There are some limitations in our study. Firstly, our study was only a cross-sectional study and was unable to establish a causal link between general anesthesia and cognitive decline; Secondly, a relatively small sample size will decrease study reliability. Thirdly, there are many confounders in our study, such as different types of surgery, different choices of anesthetic drugs and different anesthetic durations, which may affect the results of the study to some degree.

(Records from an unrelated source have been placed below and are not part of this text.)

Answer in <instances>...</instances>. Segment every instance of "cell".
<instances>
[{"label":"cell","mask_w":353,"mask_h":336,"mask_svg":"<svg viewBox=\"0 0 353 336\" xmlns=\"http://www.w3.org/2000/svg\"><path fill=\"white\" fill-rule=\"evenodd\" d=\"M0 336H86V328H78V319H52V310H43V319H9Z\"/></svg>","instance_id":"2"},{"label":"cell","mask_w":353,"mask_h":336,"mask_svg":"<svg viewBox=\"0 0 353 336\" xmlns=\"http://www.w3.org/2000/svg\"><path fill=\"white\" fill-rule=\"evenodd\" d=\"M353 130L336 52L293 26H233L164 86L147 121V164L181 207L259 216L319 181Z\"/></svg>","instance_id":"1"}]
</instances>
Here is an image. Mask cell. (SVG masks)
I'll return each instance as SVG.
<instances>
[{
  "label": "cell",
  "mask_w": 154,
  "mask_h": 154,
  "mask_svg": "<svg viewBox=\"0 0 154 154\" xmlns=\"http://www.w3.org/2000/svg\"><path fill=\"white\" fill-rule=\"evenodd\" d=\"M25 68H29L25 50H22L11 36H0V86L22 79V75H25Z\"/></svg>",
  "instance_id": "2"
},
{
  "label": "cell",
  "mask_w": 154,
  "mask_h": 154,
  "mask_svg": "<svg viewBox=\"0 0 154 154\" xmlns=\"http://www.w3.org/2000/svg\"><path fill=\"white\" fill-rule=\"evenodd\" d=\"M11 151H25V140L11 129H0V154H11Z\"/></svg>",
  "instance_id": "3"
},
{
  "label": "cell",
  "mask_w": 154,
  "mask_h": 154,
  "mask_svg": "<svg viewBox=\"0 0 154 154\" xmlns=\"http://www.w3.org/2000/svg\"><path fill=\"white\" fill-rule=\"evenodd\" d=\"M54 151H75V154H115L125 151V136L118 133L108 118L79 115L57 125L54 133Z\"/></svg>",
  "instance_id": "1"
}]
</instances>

Fourth, our current study focused solely on the relationship between the amygdala and general anesthesia, but did not account for the impact of other cognitive brain regions (such as the hippocampus) on the findings, which is perhaps the greatest limitation of our study. Therefore, in the future research, we will focus on addressing these issues.

Conclusions

Surgery with general anesthesia may increase the risk of cognitive decline, and its mechanism may be related to its effect on the volume of the right amygdala.